• The dollar held its biggest gain in seven months versus a basket of its peers after Federal Reserve policy makers signaled interest rates could rise sooner and faster. Yellen said Fed could start raising interest rates around six months after its current asset purchase program ends. Central-bank officials estimated the benchmark rate target will be 1% at the end of 2015 and 2.25 percent a year later. Policy makers also reduced monthly bond-buying by $10 billion to $55 billion. The Fed discarded its 6.5% unemployment threshold for considering when to raise the Fed Funds rate and said it will look at a wider range of data.

  • The New Zealand dollar weakened after data showed nation’s economic growth slowed in the fourth quarter and to 0.9% in the fourth quarter from a revised 1.2% percent in the July-September period.

  • The UK unemployment rate remained unchanged at 7.2% in January, while jobless claims fell more than anticipated in February. At the same time the Bank of England published the minutes of its 5-6 March meeting. Policy makers said that the appreciation of sterling puts downward pressure on inflation and there is risk of further increases as the economy recovers. Later in the day, the Chancellor of the Exchequer George Osborne presented the UK budget to the House of Commons. He said that the economy continues to recover and recovers faster than forecast. He also said that the Office for Budget Responsibility revised up its forecast for economic growth.

  • The People’s Bank of China lowered its reference rate to 6.146 per dollar, the weakest level since Nov. 6 and the yuan fell for a fifth day.

  • Brent crude price rose on Thursday after the U.S. Federal Reserve meeting. In addition, geopolitical tensions also supported prices.

  • West Texas Intermediate traded at the highest price after U.S. government data showed that inventories dropped for a seventh week, at the delivery point for benchmark crude contracts. In Asia crude oil prices were flat after overnight gains.

  • Gold prices eased further in Asia on Thursday following the Federal Reserve’s announcement.

  • On Thursday, the Swiss National Bank meets to decide on interest rates; there’s virtually no question that it will leave rates along and maintain the EUR/CHF floor at 1.20.

  • In the US, the initial jobless claims for the week ended on March 15 are forecast at 322k vs 315k the previous week. That would bring the four week moving average slightly down to 328k from 330.5k. The Philadelphia Fed business activity index for March is forecast to rise to 3.2 from -6.3 in February, while the Conference Board US leading index for February is estimated to have slowed to +0.2% mom from +0.3% mom in January. The existing home sales for the same month are expected to be down 0.4% mom, after declining 5.1% mom in January.

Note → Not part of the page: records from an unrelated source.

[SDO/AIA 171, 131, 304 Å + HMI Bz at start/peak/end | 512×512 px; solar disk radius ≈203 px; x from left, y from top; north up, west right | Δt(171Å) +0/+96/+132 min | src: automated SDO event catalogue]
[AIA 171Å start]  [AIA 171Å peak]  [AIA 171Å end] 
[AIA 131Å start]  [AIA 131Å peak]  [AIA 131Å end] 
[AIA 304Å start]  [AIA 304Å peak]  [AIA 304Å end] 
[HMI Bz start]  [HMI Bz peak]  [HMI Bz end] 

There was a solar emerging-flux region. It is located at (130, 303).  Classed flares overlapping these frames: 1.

  • Three Speakers are on Thursday’s schedule: The Bank of Japan Governor Haruhiko Kuroda, the ECB Executive Board member Sabine Lautenschlaeger and the BoE monetary policy member Martin Weale.


THE MARKET

EUR/USD

EURUSD

  • EUR/USD collapsed on Wednesday, after Federal Reserve policy makers signaled they’ll probably raise interest rates by the middle of next year. The pair violated two support barriers in a row but the decline was halted by the lower boundary of the upward sloping channel and the 1.3810 (S1) support. A rebound near that area followed by a break above the resistance of 1.3850 (R1) will keep the rate within the upward sloping channel and may target once again the highs of 1.3965 (R3). On the other hand, a clear dip below the lower boundary of the channel and the 1.3810 (S1) support may be a first indication that the short term uptrend has ended. The MACD oscillator obtained a negative sign, confirming the bearish momentum of the price action.

  • Support: 1.3810 (S1), 1.3770 (S2), 1.3715 (S3).

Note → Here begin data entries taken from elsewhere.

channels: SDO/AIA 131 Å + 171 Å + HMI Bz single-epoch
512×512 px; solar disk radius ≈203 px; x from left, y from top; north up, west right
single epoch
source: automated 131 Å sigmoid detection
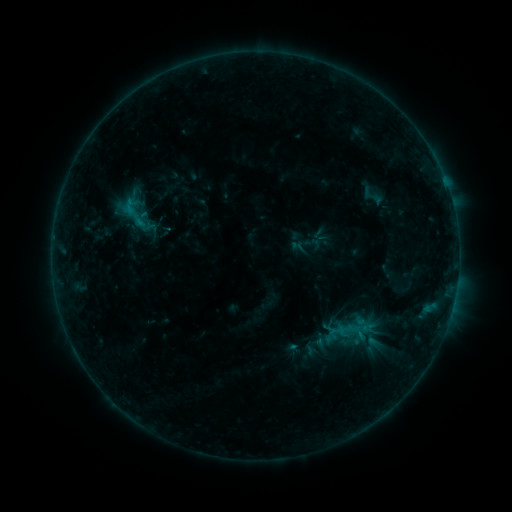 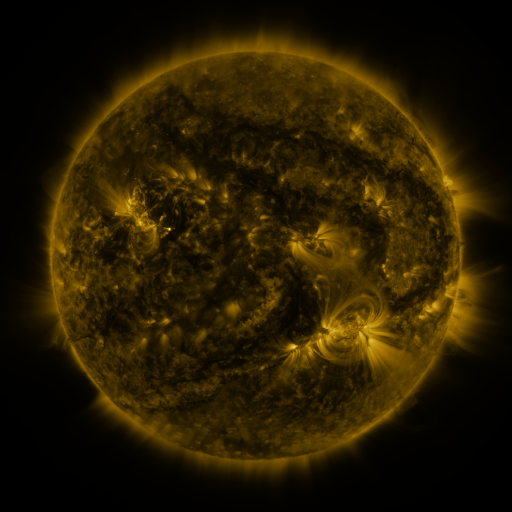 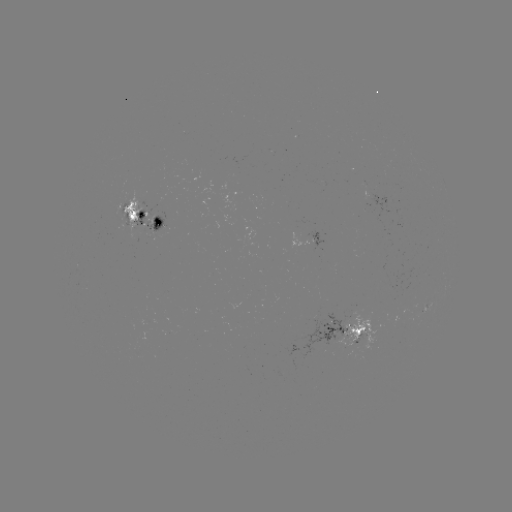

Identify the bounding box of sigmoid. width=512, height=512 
[355, 183, 390, 209].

  • Resistance: 1.3850 (R1), 1.3893 (R2), 1.3965 (R3).

EUR/JPY

EURJPY

  • EUR/JPY remained supported by the 200-period moving average and the blue uptrend line. An upward violation of the 142.35 (R1) resistance would confirm the rebound and may trigger extensions towards the next hurdle of 143.80 (R2). On the downside, a break below the blue trend line and the support of 141.00 (S1) may pave the way towards the 139.15 (S2) bar. The MACD, although in its bearish territory, crossed above its trigger line, confirming the inability of the bears to drive the battle lower, for now.

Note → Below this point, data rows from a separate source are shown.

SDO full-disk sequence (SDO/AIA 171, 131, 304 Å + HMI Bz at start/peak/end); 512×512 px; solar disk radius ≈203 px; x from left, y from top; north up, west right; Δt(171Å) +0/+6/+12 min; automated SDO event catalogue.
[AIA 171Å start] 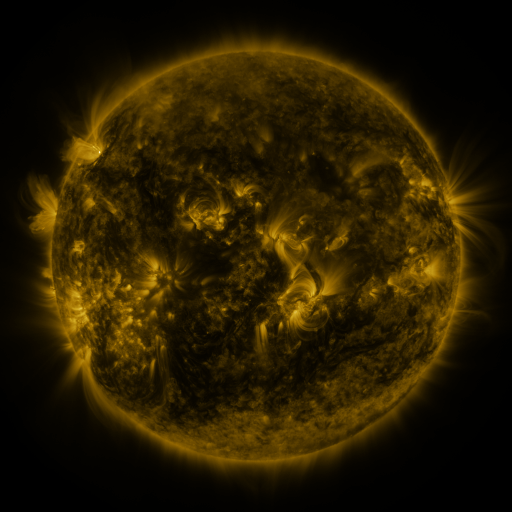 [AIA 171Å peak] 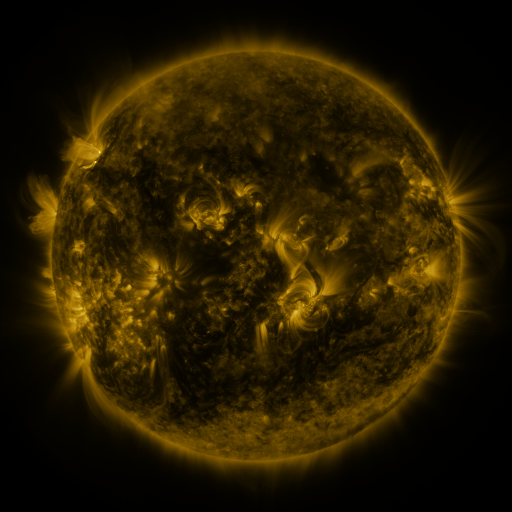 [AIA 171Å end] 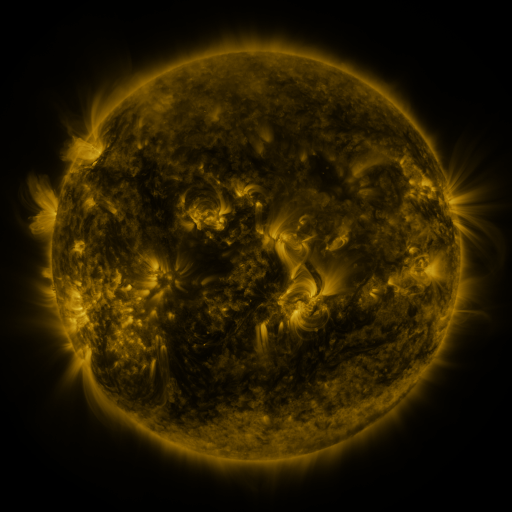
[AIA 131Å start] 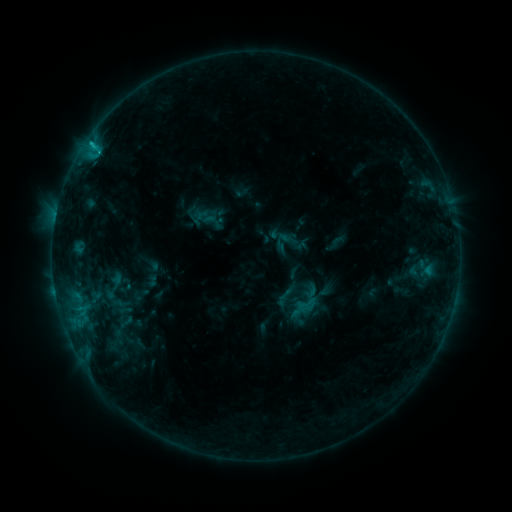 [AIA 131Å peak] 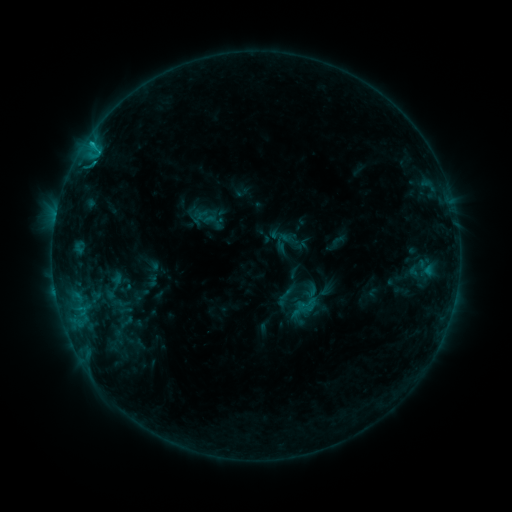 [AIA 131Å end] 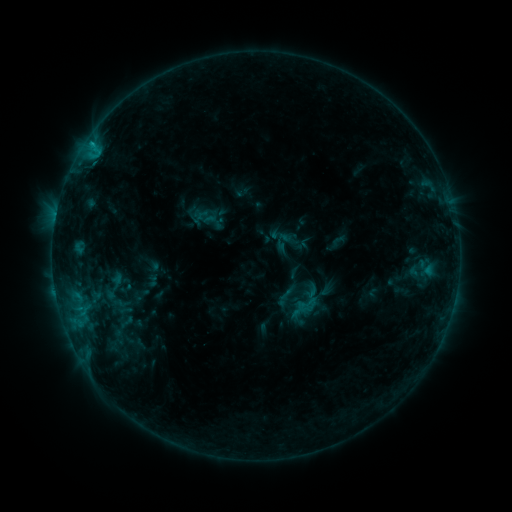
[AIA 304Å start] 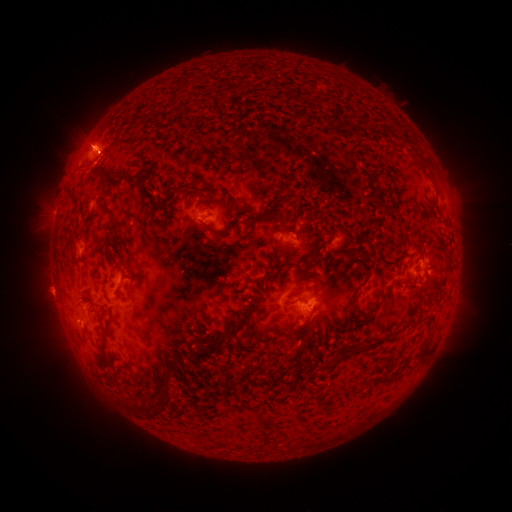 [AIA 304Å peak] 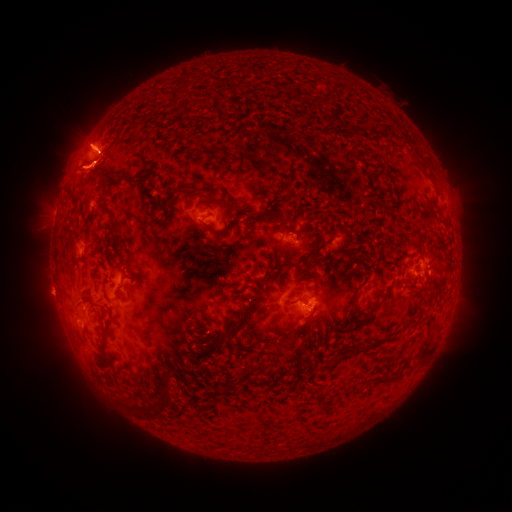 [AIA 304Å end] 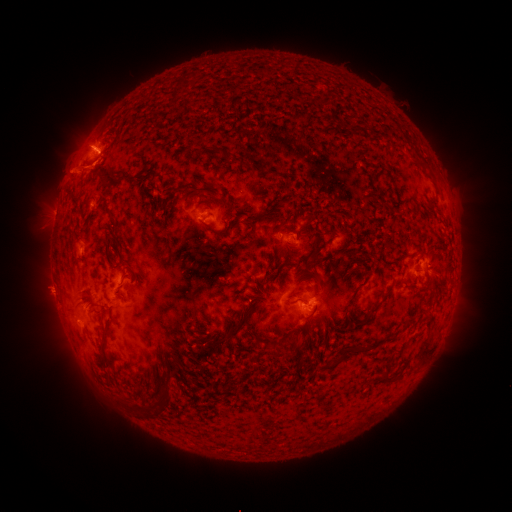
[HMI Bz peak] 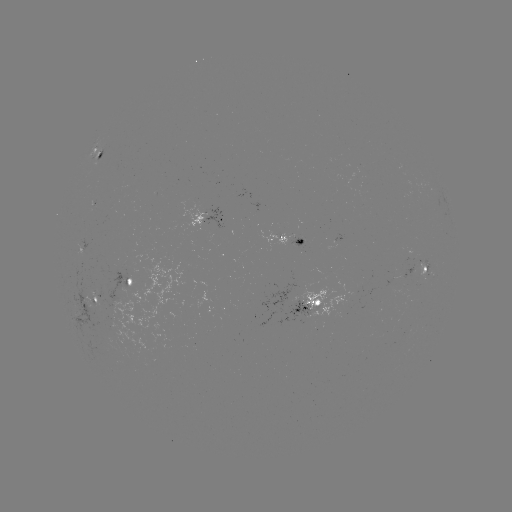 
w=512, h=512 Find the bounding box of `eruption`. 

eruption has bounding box [66, 113, 131, 176].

  • Support: 141.00 (S1), 139.15 (S2), 137.55 (S3).

  • Resistance: 142.35 (R1), 143.80 (R2), 145.15 (R3).

GBP/USD

GBPUSD

  • GBP/USD also fell after the FOMC decision. The pair moved below the 1.6600 barrier and met support at 1.6520 (S1), near the longer term uptrend line. The outlook seems mixed, since the price follows a short-term downward path, but in the bigger picture, it remains supported by the longer-term trend line. I would maintain my neutral view until we have more indications about the forthcoming direction. The MACD oscillator, already in a bearish territory, crossed below its trigger line, confirming the strengthening bearish momentum of the price action.

  • Support: 1.6520 (S1), 1.6465 (S2), 1.6380 (S3).

  • Resistance: 1.6600 (R1), 1.6700 (R2), 1.6760 (R3).

GOLD

Gold

  • Gold fell below 1354 and moved lower to reach the support at 1332 (S1) and the 200-period moving average. A break below that level may signal a short-term reversal and have larger bearish implications. Nonetheless, since the RSI exited oversold conditions and is pointing up, an upward wave cannot be ruled out, maybe to challenge the 1354 (R1) as a resistance this time.

  • Support: 1332 (S1), 1310 (S2), 1290 (S3).

  • Resistance: 1354 (R1), 1392 (R2), 1415 (R3).

OIL

Oil

  • WTI continued moving higher and reached the resistance of 100.75 (R1). A clear break above that obstacle may confirm that the 3rd-18th decline was just a 50% retracement of the prevailing uptrend and may trigger bullish extensions towards the next resistance at 103.00 (R2). The price confirmed the positive divergence between our momentum studies and the price action, while the MACD entered its positive territory, indicating positive momentum for the price action.

  • Support: 98.00 (S1), 96.50 (S2), 95.00 (S3).

  • Resistance: 100.75 (R1), 103.00 (R2), 105.00 (R3).